** DATA IN THIS EXERCISE follows **

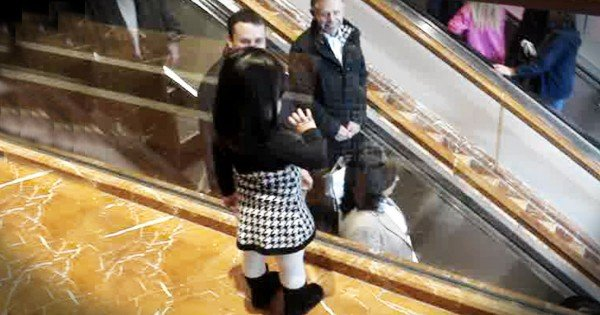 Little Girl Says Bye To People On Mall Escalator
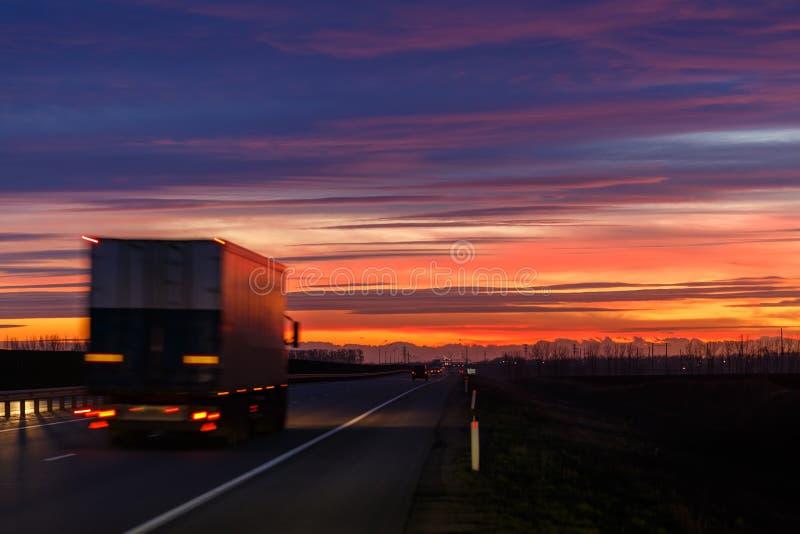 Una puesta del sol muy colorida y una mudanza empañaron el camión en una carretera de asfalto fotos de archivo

** End of DATA IN THIS EXERCISE **
** DATA IN THIS EXERCISE follows **

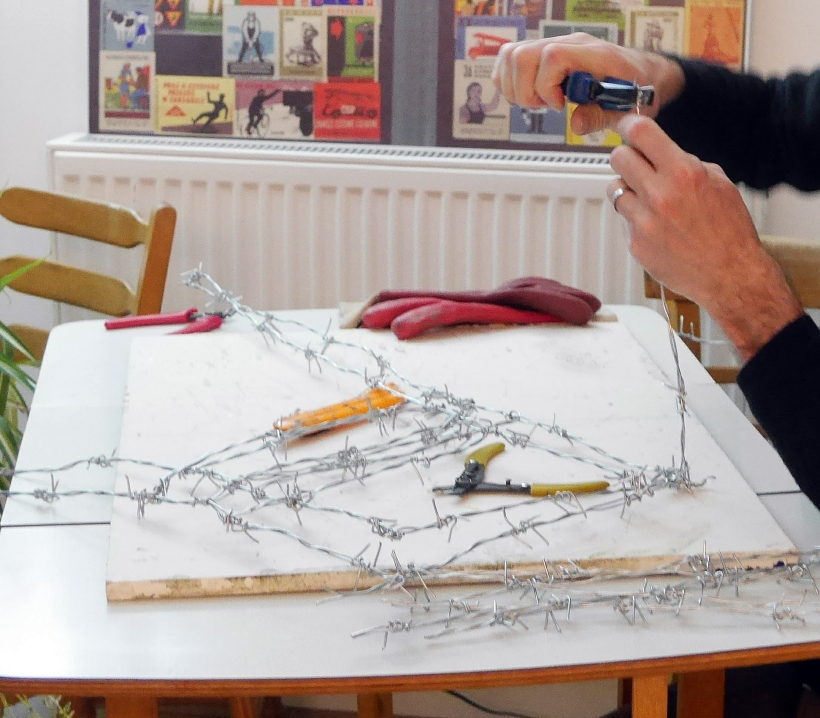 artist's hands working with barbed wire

** End of DATA IN THIS EXERCISE **
** DATA IN THIS EXERCISE follows **

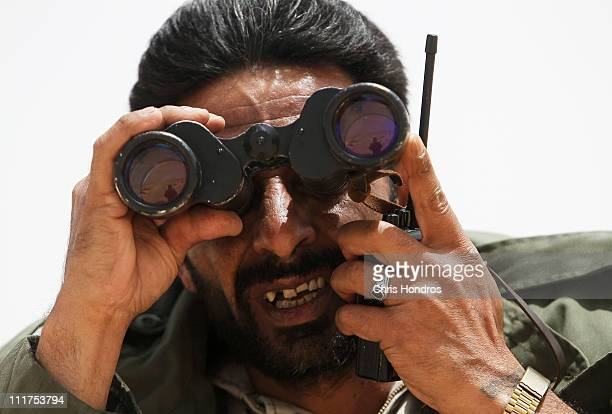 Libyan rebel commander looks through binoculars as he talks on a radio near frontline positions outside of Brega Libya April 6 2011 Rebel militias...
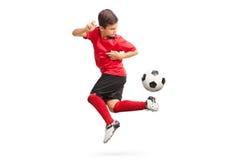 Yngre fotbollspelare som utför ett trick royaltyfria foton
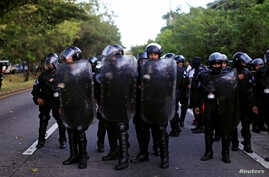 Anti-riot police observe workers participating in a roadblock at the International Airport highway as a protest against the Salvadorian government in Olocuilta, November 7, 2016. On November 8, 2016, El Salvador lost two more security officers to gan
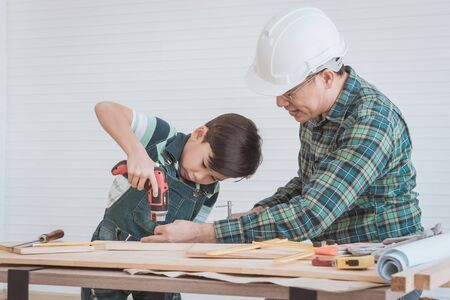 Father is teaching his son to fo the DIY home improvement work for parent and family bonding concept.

** End of DATA IN THIS EXERCISE **

> **ABOUT THIS TASK**
Reproduce the data above exactly, but only the lines from the one showing "Yngre fotbollspelare som" through the one showing "Father is teaching", with both ends kept and the pictures left out.

> **RESULT**
 Yngre fotbollspelare som utför ett trick royaltyfria foton
 Anti-riot police observe workers participating in a roadblock at the International Airport highway as a protest against the Salvadorian government in Olocuilta, November 7, 2016. On November 8, 2016, El Salvador lost two more security officers to gan
 Father is teaching his son to fo the DIY home improvement work for parent and family bonding concept.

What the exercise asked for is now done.